Re: If invalid string should crash(was:string need to be robust)

2011-03-14 Thread Jussi Jumppanen
%u Wrote:

 I agree with a), but not b), Can't find anything in unicode standard says
 you can use the low surrogate like that

According to: http://www.cl.cam.ac.uk/~mgk25/

According to ISO 10646-1:2000, sections D.7 and 2.3c, a device
receiving UTF-8 shall interpret a malformed sequence in the same way
that it interprets a character that is outside the adopted subset and
characters that are not within the adopted subset shall be indicated
to the user by a receiving device. A quite commonly used approach in
UTF-8 decoders is to replace any malformed UTF-8 sequence by a
replacement character (U+FFFD), which looks a bit like an inverted
question mark, or a similar symbol. 

Refer to this file for the above quote: 

http://www.cl.cam.ac.uk/~mgk25/ucs/examples/UTF-8-test.txt



Re: If invalid string should crash(was:string need to be robust)

2011-03-14 Thread ZY Zhou
Thank you Jussi,

But still this is not part of the standard, U+FFFD is a commonly used approach,
while the U+DC80..U+DCFF is also a common solution for
that(http://en.wikipedia.org/wiki/Utf8#Invalid_byte_sequences), different 
approach
solve different problems.

I think the current problem in D is that std.utf module is ill defined, it's not
designed to make developer's life easier. It just make the developers to ignore
the case that utf8 string can be invalid.

--ZY Zhou

== Quote from Jussi Jumppanen (jus...@zeusedit.com)'s article
 %u Wrote:
  I agree with a), but not b), Can't find anything in unicode standard says
  you can use the low surrogate like that
 According to: http://www.cl.cam.ac.uk/~mgk25/
 According to ISO 10646-1:2000, sections D.7 and 2.3c, a device
 receiving UTF-8 shall interpret a malformed sequence in the same way
 that it interprets a character that is outside the adopted subset and
 characters that are not within the adopted subset shall be indicated
 to the user by a receiving device. A quite commonly used approach in
 UTF-8 decoders is to replace any malformed UTF-8 sequence by a
 replacement character (U+FFFD), which looks a bit like an inverted
 question mark, or a similar symbol.
 Refer to this file for the above quote:
 http://www.cl.cam.ac.uk/~mgk25/ucs/examples/UTF-8-test.txt



Re: If invalid string should crash(was:string need to be robust)

2011-03-14 Thread spir

On 03/14/2011 07:55 AM, ZY Zhou wrote:

Thank you Jussi,

But still this is not part of the standard, U+FFFD is a commonly used approach,
while the U+DC80..U+DCFF is also a common solution for
that(http://en.wikipedia.org/wiki/Utf8#Invalid_byte_sequences), different 
approach
solve different problems.


I am surprised of some of your very affirmative statements (all along the 
thread). None of the string processing libs I have met use the approach you 
propose here, which is replacing invalid input by other invalid data (surrogate 
values). On the other hand, the replacement character (0xFFFD) evoked by Jussi 
(which I also proposed in a previous post) is a valid Unicode code point; same 
for free user-avalable areas.



I think the current problem in D is that std.utf module is ill defined, it's not
designed to make developer's life easier. It just make the developers to ignore
the case that utf8 string can be invalid.

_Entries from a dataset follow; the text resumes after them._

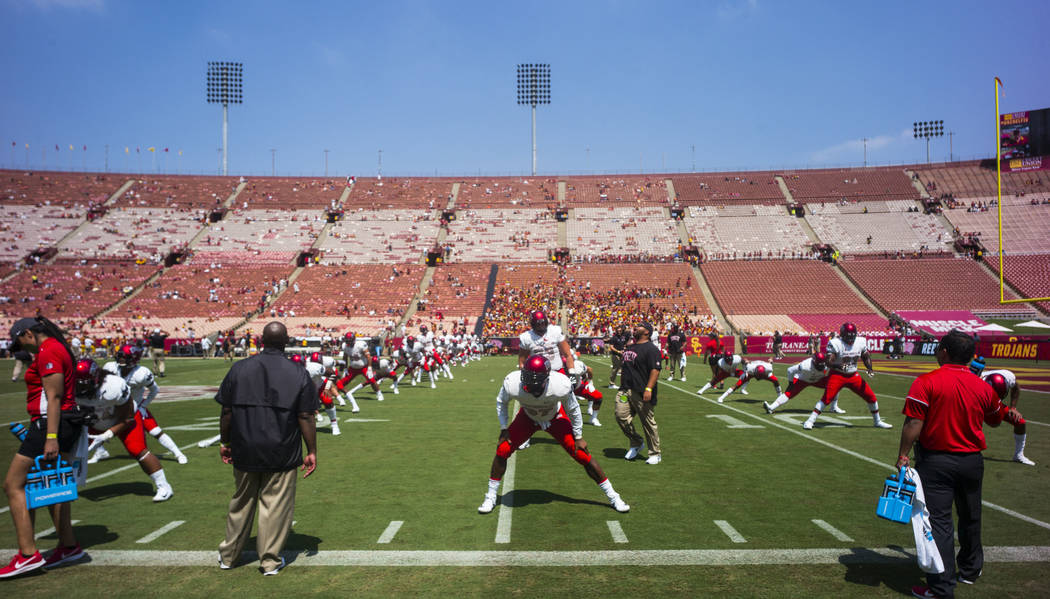 UNLV Rebels players practice before the start of a football game against the USC Trojans at the Los Angeles Memorial Coliseum in Los Angeles on Saturday, Sept. 1, 2018. Chase Stevens Las Vegas Rev ...
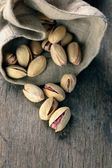Roasted and salted pistachios pour out of the bag — Stock Photo
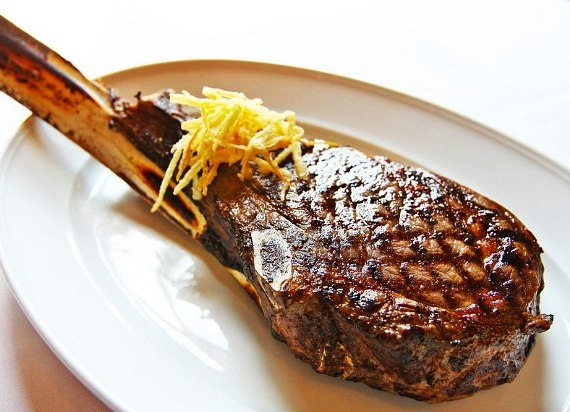 The Andiamo Tomahawk, a 32-ounce long bone rib-eye is charred to perfection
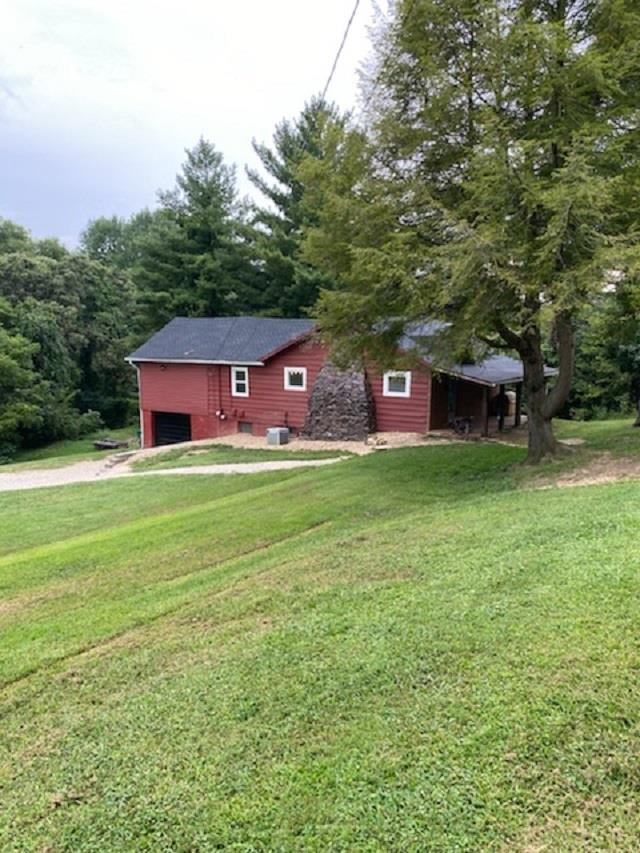 Relax and enjoy this Cozy Country Cabin sitting on 2.2 acres with a 20% ownership in pond. Bird watching and wildlife to enjoy.   This 2 Bedrooms and one bath. There have been many improvements including a new Roof,replacement windows,  septic tank lines and tank pumped 2020, windows, retaining wall, chimney tuck pointed and sealed and new header and posts on the front porch.  The Great room has a Stone wood burning fireplace to warm you on those cold winter days. Breakfast bar has a custom oak counter top. to  the Kitchen is perfect for visits with family and friends. Appliances include a Refrigerator and Range. Large sun room.  The 1 car Garage. Beautiful Lot has a place for a Pole Barn(up to 30X40)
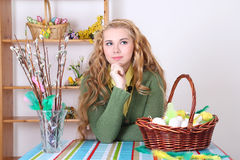 Attractive blond with easter eggs in basket Royalty Free Stock Images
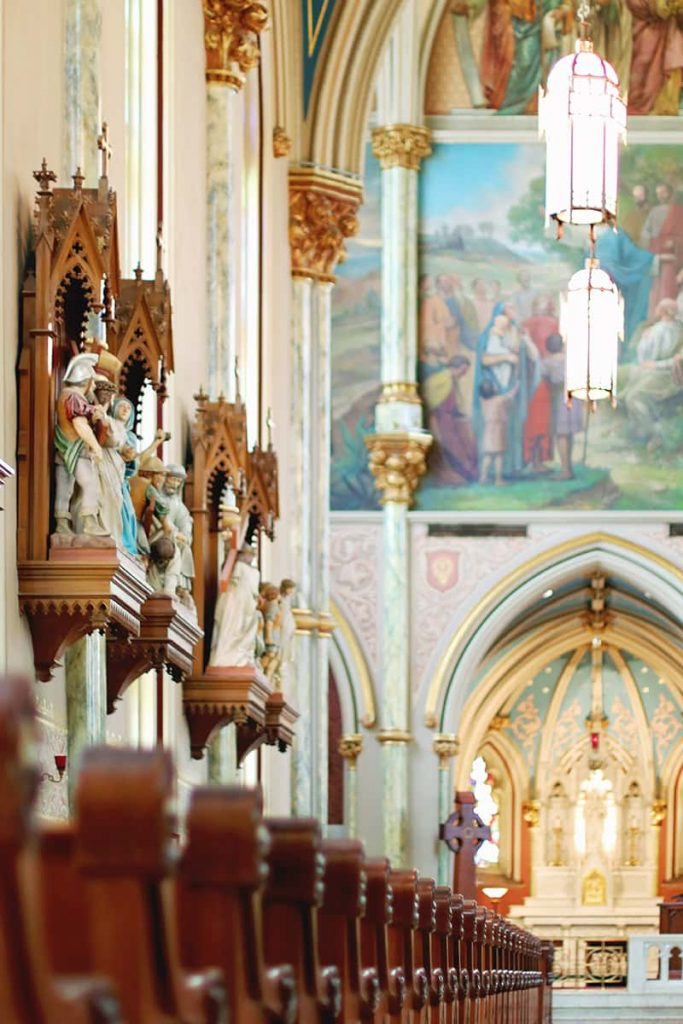 Elaborately carved Stations of the Cross hang on a wall above the pews at the Cathedral Basilica of St. John the Baptist in Savannah, GA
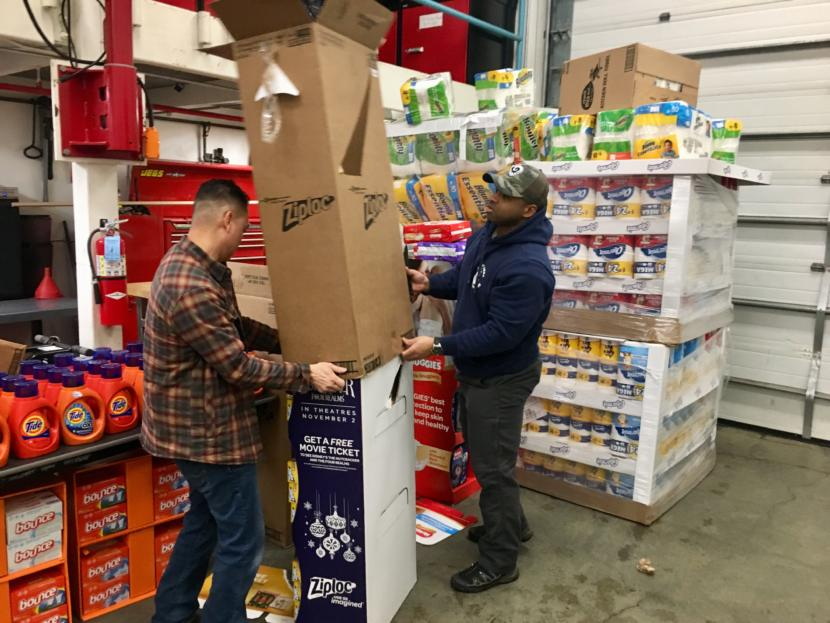 Quy Nguyen (left) and Mahire A'Giza unpack donations at the consumables pantry on Jan. 22, 2019. (Photo by Zoe Grueskin/KTOO)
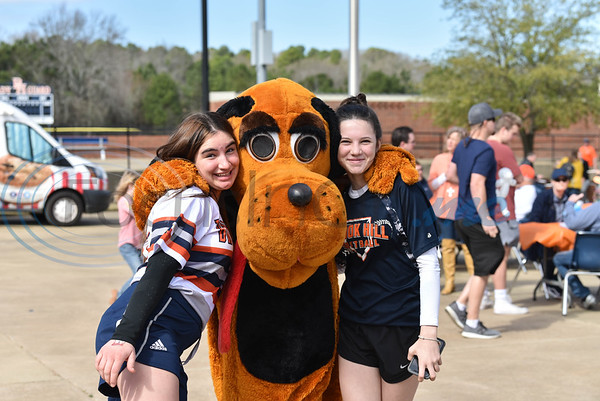 Brook Hill high school students Miriam Bandaji (left) and Dominika Ducal (right) smile for a photo with the Guard Dog mascot at the Grand Opening Ceremony for the schools Herrington Baseball Field on Saturday, February 8. (Jessica T. Payne/Tyler Morning Telegraph)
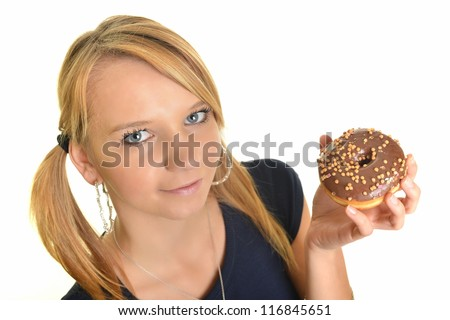 Donuts. Woman eating donut. - stock photo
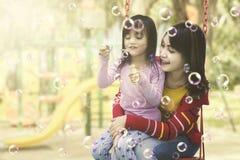 Matka i córka ma zabawę z mydlanymi bąblami przy boiskiem obrazy stock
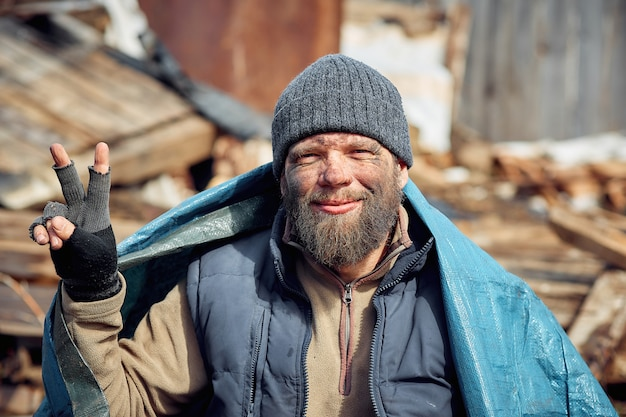 Een vrolijke dakloze en werkloze man in de ruïnes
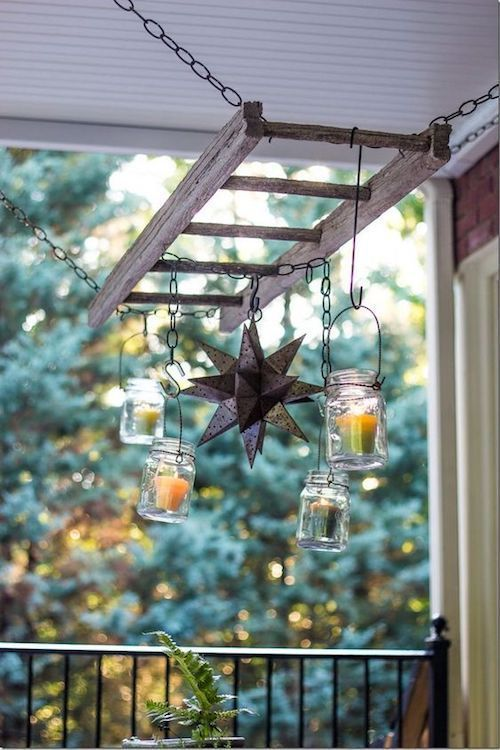 Hang mason jars and other decor from a ladder over a patio table.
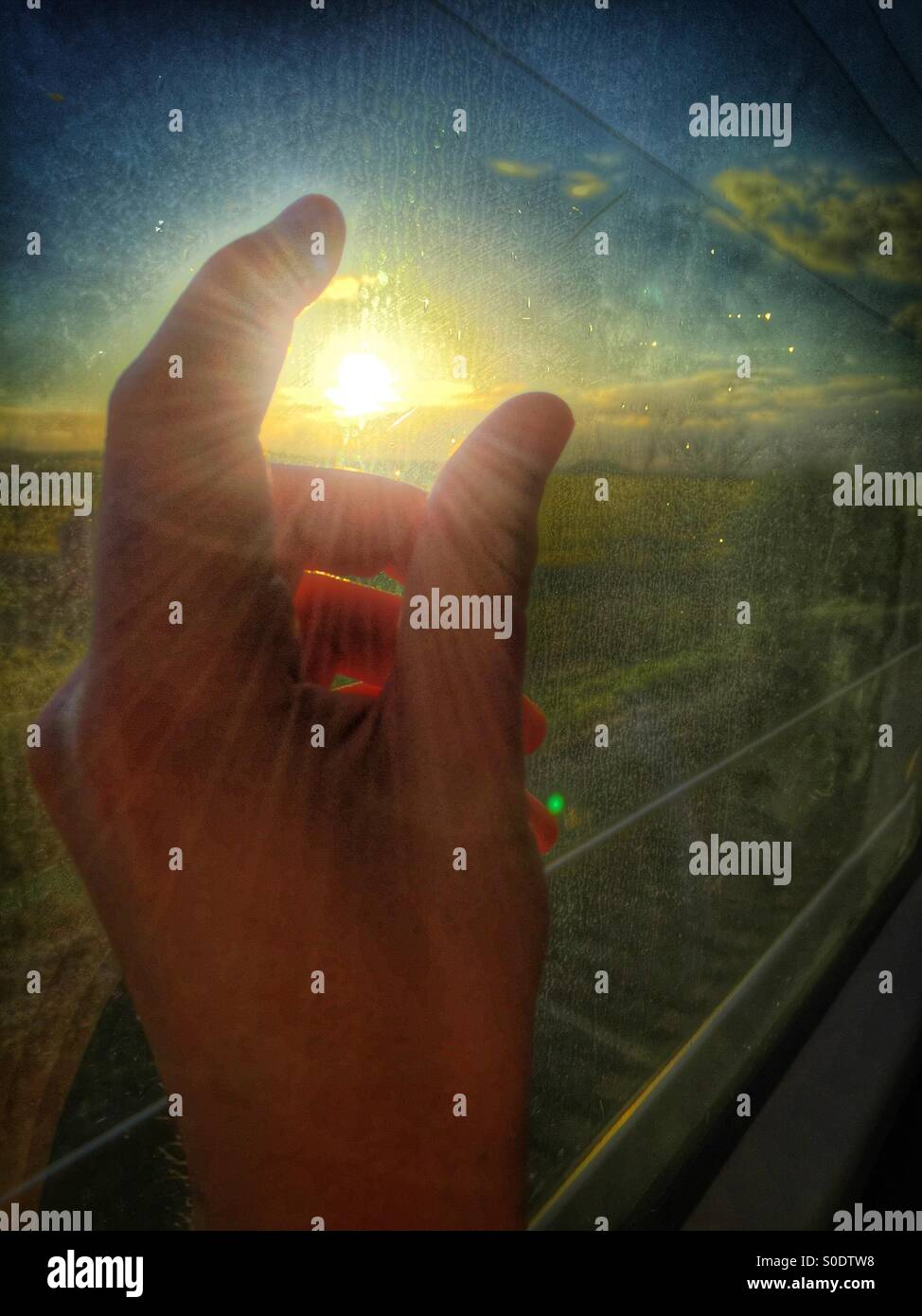 Hand grabbing the sun - Stock Image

On the contrary, D perfectly deals with invalid input by signalling it to you 
programmer. It is not ignored, which would be the worse approach. What to do 
with invalid input belongs to your application's logic (as pointed by 
Jonathan); you are demanding D standard libs to do your job at your place, 
exactly the way you want it, using an incorrect approach.


Denis


--ZY Zhou

== Quote from Jussi Jumppanen (jus...@zeusedit.com)'s article

%u Wrote:

I agree with a), but not b), Can't find anything in unicode standard says
you can use the low surrogate like that

According to: http://www.cl.cam.ac.uk/~mgk25/
 According to ISO 10646-1:2000, sections D.7 and 2.3c, a device
 receiving UTF-8 shall interpret a malformed sequence in the same way
 that it interprets a character that is outside the adopted subset and
 characters that are not within the adopted subset shall be indicated
 to the user by a receiving device. A quite commonly used approach in
 UTF-8 decoders is to replace any malformed UTF-8 sequence by a
 replacement character (U+FFFD), which looks a bit like an inverted
 question mark, or a similar symbol.
Refer to this file for the above quote:
http://www.cl.cam.ac.uk/~mgk25/ucs/examples/UTF-8-test.txt




--
_
vita es estrany
spir.wikidot.com



Re: If invalid string should crash(was:string need to be robust)

2011-03-14 Thread Kagamin
Jussi Jumppanen Wrote:

 %u Wrote:
 
  I agree with a), but not b), Can't find anything in unicode standard says
  you can use the low surrogate like that
 
 According to: http://www.cl.cam.ac.uk/~mgk25/
 
 According to ISO 10646-1:2000, sections D.7 and 2.3c, a device
 receiving UTF-8 shall interpret a malformed sequence in the same way
 that it interprets a character that is outside the adopted subset and
 characters that are not within the adopted subset shall be indicated
 to the user by a receiving device. A quite commonly used approach in
 UTF-8 decoders is to replace any malformed UTF-8 sequence by a
 replacement character (U+FFFD), which looks a bit like an inverted
 question mark, or a similar symbol. 
 
 Refer to this file for the above quote: 
 
 http://www.cl.cam.ac.uk/~mgk25/ucs/examples/UTF-8-test.txt

Sounds like a text rendering guideline rather than a text processing guideline.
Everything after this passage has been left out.